It’s back to the drawing board for a new sponsorship policy after city council raised concerns it would lead to a new staff position.
Nanaimo city council is moving ahead with foundation work for a new sponsorship strategy with calls for city staff to develop naming rights and advertising policies, but rejected a draft document outlining how it can cash in on third-party partnerships.
A new sponsorship policy, considered a step toward a corporate sponsorship program, was presented to council last week with principles for third-party deals and roles of city staff and council to approve new partnerships. The document also suggests a sponsorship coordinator.
Coun. Diane Brennan said she supports directing city staff members to put together policy and Coun. Ian Thorpe called it a starting point, but councillors Jim Kipp and Gord Fuller raised concerns about whether the document would lead to a new staff position.
Although Suzanne Samborski, the city’s senior manager of culture and heritage, said there is no intent to have a new position, city manager Ted Swabey said the work won’t be done well if it’s off the side of a desk.
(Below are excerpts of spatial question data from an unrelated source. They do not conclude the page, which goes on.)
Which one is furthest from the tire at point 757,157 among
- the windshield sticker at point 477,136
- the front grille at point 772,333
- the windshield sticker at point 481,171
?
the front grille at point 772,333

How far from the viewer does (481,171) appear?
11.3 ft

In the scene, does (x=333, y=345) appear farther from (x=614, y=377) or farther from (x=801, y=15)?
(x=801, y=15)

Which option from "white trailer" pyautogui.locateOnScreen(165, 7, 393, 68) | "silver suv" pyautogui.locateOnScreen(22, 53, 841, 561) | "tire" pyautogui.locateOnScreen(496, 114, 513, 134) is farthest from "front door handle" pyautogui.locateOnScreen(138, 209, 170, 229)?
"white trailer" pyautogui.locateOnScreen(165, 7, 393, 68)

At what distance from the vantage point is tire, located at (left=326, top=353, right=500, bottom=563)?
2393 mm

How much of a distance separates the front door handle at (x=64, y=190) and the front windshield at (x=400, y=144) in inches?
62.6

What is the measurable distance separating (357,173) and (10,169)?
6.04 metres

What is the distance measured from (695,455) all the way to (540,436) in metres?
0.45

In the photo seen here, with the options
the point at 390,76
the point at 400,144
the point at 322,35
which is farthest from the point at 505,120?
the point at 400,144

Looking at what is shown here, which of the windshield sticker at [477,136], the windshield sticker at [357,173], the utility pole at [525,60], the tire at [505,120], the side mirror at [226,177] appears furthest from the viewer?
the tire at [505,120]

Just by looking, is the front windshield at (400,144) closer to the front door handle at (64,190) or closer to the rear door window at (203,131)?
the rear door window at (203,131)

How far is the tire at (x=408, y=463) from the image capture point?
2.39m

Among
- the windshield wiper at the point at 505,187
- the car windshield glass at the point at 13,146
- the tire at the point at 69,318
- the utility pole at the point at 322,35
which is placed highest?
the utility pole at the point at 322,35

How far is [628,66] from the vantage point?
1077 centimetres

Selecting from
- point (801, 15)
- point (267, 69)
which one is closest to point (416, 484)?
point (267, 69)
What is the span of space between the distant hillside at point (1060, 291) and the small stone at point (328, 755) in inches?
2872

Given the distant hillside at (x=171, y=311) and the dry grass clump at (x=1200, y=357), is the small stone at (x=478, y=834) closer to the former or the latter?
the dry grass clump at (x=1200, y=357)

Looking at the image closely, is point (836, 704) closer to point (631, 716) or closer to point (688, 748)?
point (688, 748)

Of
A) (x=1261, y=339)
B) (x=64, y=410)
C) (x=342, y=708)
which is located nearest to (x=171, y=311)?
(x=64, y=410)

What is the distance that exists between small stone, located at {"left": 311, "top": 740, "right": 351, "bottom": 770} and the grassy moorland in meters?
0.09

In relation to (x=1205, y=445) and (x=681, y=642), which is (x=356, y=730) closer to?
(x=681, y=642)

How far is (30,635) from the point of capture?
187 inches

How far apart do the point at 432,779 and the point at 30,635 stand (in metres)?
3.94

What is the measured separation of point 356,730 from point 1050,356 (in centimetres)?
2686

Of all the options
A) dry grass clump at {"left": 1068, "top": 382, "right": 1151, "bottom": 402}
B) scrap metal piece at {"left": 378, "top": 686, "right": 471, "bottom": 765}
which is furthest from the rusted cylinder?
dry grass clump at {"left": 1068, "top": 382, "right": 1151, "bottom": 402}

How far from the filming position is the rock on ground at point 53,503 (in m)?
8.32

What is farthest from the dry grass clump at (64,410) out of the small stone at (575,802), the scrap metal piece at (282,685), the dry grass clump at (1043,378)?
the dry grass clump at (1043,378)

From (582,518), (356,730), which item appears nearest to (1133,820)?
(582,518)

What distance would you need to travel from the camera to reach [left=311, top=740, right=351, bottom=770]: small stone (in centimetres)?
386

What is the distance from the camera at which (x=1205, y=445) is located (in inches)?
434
“Unless we put full resources to it, we will never know the full potential,” he said, adding that city council can talk about what they want to do around the coordinator position once there’s a sponsorship strategy in place.
Mayor Bill McKay, part of the committee that drafted the policy, said he’s fine with council not approving the document and that council was “absolutely correct” that as presented, the document would have implications on the size of the civil service. He asked Samborski to talk to other communities with full sponsorship groups to see how they are paid for.